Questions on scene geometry
++++++

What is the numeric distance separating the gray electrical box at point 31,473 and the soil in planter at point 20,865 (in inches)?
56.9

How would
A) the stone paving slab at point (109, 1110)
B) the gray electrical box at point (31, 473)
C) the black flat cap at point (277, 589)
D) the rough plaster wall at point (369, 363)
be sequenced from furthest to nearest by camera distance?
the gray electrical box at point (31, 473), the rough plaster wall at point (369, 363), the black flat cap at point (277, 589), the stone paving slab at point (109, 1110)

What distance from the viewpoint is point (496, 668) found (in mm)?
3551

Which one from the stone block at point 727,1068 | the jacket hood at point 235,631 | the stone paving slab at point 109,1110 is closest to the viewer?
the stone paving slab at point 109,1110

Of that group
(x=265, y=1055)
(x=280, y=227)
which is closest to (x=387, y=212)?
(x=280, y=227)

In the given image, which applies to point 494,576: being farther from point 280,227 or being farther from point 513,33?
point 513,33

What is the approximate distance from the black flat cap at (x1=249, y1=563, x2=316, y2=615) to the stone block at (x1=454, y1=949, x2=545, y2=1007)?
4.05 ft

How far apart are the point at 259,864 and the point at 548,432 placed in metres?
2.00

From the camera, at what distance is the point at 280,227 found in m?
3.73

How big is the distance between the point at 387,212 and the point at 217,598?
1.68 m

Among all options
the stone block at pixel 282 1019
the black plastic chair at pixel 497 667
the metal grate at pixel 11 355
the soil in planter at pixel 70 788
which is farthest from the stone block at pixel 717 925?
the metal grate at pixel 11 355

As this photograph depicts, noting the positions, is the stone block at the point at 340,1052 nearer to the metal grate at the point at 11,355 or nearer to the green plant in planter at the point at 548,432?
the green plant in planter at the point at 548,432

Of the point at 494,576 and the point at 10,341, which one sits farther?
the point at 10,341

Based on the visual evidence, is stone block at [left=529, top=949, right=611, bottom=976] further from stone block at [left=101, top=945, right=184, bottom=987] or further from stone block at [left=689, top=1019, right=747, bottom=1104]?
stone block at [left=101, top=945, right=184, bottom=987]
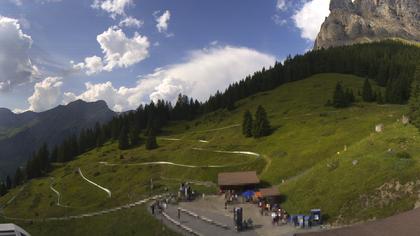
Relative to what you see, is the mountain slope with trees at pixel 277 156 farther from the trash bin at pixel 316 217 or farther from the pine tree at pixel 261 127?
the trash bin at pixel 316 217

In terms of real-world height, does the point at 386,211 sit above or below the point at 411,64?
below

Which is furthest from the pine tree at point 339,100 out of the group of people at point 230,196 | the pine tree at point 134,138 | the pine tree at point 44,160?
the pine tree at point 44,160

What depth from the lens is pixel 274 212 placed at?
2037 inches

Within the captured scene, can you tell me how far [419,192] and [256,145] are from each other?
2569 inches

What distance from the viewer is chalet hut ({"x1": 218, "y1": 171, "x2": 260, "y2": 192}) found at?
70562mm

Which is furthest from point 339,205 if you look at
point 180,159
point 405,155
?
point 180,159

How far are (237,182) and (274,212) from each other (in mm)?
19134

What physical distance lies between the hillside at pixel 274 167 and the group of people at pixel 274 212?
1.91 m

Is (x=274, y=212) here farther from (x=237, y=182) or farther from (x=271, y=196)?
(x=237, y=182)

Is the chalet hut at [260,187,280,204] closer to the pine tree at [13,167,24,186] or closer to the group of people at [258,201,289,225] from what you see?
the group of people at [258,201,289,225]

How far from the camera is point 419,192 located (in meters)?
44.6

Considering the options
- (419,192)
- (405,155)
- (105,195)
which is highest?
(405,155)

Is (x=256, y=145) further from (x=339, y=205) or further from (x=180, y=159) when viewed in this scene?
(x=339, y=205)

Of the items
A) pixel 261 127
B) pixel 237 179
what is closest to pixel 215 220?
pixel 237 179
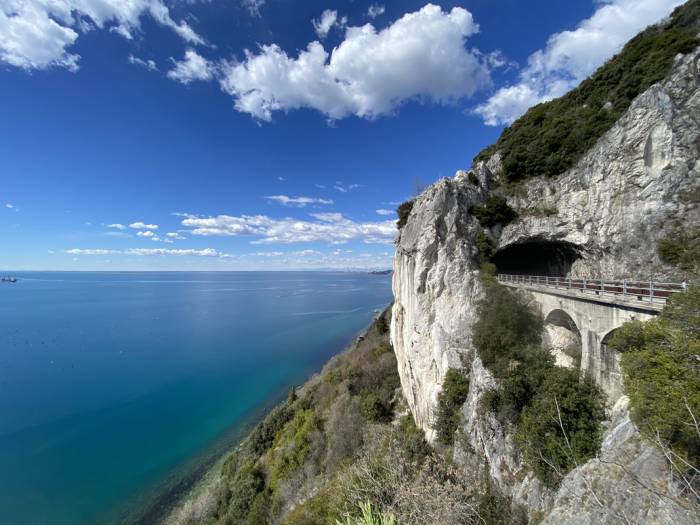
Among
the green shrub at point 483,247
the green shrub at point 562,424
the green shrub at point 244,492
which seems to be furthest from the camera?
the green shrub at point 483,247

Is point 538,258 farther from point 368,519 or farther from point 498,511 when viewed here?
point 368,519

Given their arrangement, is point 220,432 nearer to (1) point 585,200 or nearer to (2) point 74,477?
(2) point 74,477

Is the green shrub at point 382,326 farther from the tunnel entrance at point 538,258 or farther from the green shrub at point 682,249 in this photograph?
the green shrub at point 682,249

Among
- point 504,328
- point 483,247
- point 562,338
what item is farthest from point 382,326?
point 562,338

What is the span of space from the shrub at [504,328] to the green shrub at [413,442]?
589 centimetres

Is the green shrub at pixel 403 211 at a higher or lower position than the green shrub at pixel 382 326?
higher

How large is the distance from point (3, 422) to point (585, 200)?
52.1 meters

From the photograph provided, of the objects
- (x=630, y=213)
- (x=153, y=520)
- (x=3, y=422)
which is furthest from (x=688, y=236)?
(x=3, y=422)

++++++

• **Problem**
Please format every line of the material above as a JSON list of strings, one string per line, skipping blank lines. Leave the pictures out of your answer.

• **Final answer**
[
  "What is the numeric distance separating the gray electrical box at point 31,473 and the soil in planter at point 20,865 (in inches)?",
  "56.9",
  "How would",
  "A) the stone paving slab at point (109, 1110)",
  "B) the gray electrical box at point (31, 473)",
  "C) the black flat cap at point (277, 589)",
  "D) the rough plaster wall at point (369, 363)",
  "be sequenced from furthest to nearest by camera distance?",
  "the gray electrical box at point (31, 473), the rough plaster wall at point (369, 363), the black flat cap at point (277, 589), the stone paving slab at point (109, 1110)",
  "What distance from the viewpoint is point (496, 668) found (in mm)?",
  "3551",
  "Which one from the stone block at point 727,1068 | the jacket hood at point 235,631 | the stone paving slab at point 109,1110 is closest to the viewer?",
  "the stone paving slab at point 109,1110",
  "Of that group",
  "(x=265, y=1055)",
  "(x=280, y=227)",
  "which is closest to (x=387, y=212)?",
  "(x=280, y=227)",
  "In the given image, which applies to point 494,576: being farther from point 280,227 or being farther from point 513,33?",
  "point 513,33",
  "What is the approximate distance from the black flat cap at (x1=249, y1=563, x2=316, y2=615) to the stone block at (x1=454, y1=949, x2=545, y2=1007)?",
  "4.05 ft",
  "How far apart are the point at 259,864 and the point at 548,432 placed in metres?",
  "2.00",
  "From the camera, at what distance is the point at 280,227 found in m?",
  "3.73",
  "How big is the distance between the point at 387,212 and the point at 217,598?",
  "1.68 m",
  "Among all options",
  "the stone block at pixel 282 1019",
  "the black plastic chair at pixel 497 667",
  "the metal grate at pixel 11 355",
  "the soil in planter at pixel 70 788",
  "which is farthest from the stone block at pixel 717 925?",
  "the metal grate at pixel 11 355",
  "As this photograph depicts, noting the positions, is the stone block at the point at 340,1052 nearer to the metal grate at the point at 11,355 or nearer to the green plant in planter at the point at 548,432?",
  "the green plant in planter at the point at 548,432",
  "Of the point at 494,576 and the point at 10,341, which one sits farther?",
  "the point at 10,341",
  "Based on the visual evidence, is stone block at [left=529, top=949, right=611, bottom=976] further from stone block at [left=101, top=945, right=184, bottom=987] or further from stone block at [left=689, top=1019, right=747, bottom=1104]?",
  "stone block at [left=101, top=945, right=184, bottom=987]",
  "Relative to what you see, is the mountain slope with trees at pixel 277 156 farther from the trash bin at pixel 316 217 or farther from the pine tree at pixel 261 127?",
  "the trash bin at pixel 316 217",
  "In terms of real-world height, does the point at 386,211 sit above or below the point at 411,64?",
  "below",
  "Which is furthest from the pine tree at point 339,100 out of the group of people at point 230,196 | the pine tree at point 134,138 | the pine tree at point 44,160?",
  "the pine tree at point 44,160",
  "What depth from the lens is pixel 274 212 placed at?",
  "2037 inches",
  "Within the captured scene, can you tell me how far [419,192] and [256,145] are from each other?",
  "2569 inches",
  "What distance from the viewer is chalet hut ({\"x1\": 218, \"y1\": 171, \"x2\": 260, \"y2\": 192}) found at?",
  "70562mm",
  "Which is furthest from point 339,205 if you look at",
  "point 180,159",
  "point 405,155",
  "?",
  "point 180,159",
  "How far are (237,182) and (274,212) from each other (in mm)?",
  "19134",
  "What physical distance lies between the hillside at pixel 274 167 and the group of people at pixel 274 212?",
  "1.91 m",
  "Is (x=274, y=212) here farther from (x=237, y=182) or farther from (x=271, y=196)?",
  "(x=237, y=182)",
  "Is the chalet hut at [260,187,280,204] closer to the pine tree at [13,167,24,186] or closer to the group of people at [258,201,289,225] from what you see?",
  "the group of people at [258,201,289,225]",
  "How far from the camera is point 419,192 located (in meters)?",
  "44.6",
  "Considering the options",
  "- (419,192)",
  "- (405,155)",
  "- (105,195)",
  "which is highest?",
  "(405,155)",
  "Is (x=256, y=145) further from (x=339, y=205) or further from (x=180, y=159) when viewed in this scene?",
  "(x=339, y=205)",
  "Of the items",
  "A) pixel 261 127",
  "B) pixel 237 179",
  "what is closest to pixel 215 220?",
  "pixel 237 179",
  "Among",
  "the green shrub at point 483,247",
  "the green shrub at point 562,424",
  "the green shrub at point 244,492",
  "which seems to be furthest from the camera?",
  "the green shrub at point 483,247",
  "Is point 538,258 farther from point 368,519 or farther from point 498,511 when viewed here?",
  "point 368,519",
  "Given their arrangement, is point 220,432 nearer to (1) point 585,200 or nearer to (2) point 74,477?",
  "(2) point 74,477",
  "Is the green shrub at point 382,326 farther from the tunnel entrance at point 538,258 or farther from the green shrub at point 682,249 in this photograph?",
  "the green shrub at point 682,249",
  "Among",
  "- point 504,328",
  "- point 483,247",
  "- point 562,338",
  "what item is farthest from point 382,326?",
  "point 562,338",
  "What is the span of space from the shrub at [504,328] to the green shrub at [413,442]?",
  "589 centimetres",
  "Is the green shrub at pixel 403 211 at a higher or lower position than the green shrub at pixel 382 326?",
  "higher",
  "How large is the distance from point (3, 422) to point (585, 200)?",
  "52.1 meters",
  "From the photograph provided, of the objects",
  "- (x=630, y=213)",
  "- (x=153, y=520)",
  "- (x=3, y=422)",
  "which is furthest from (x=688, y=236)?",
  "(x=3, y=422)"
]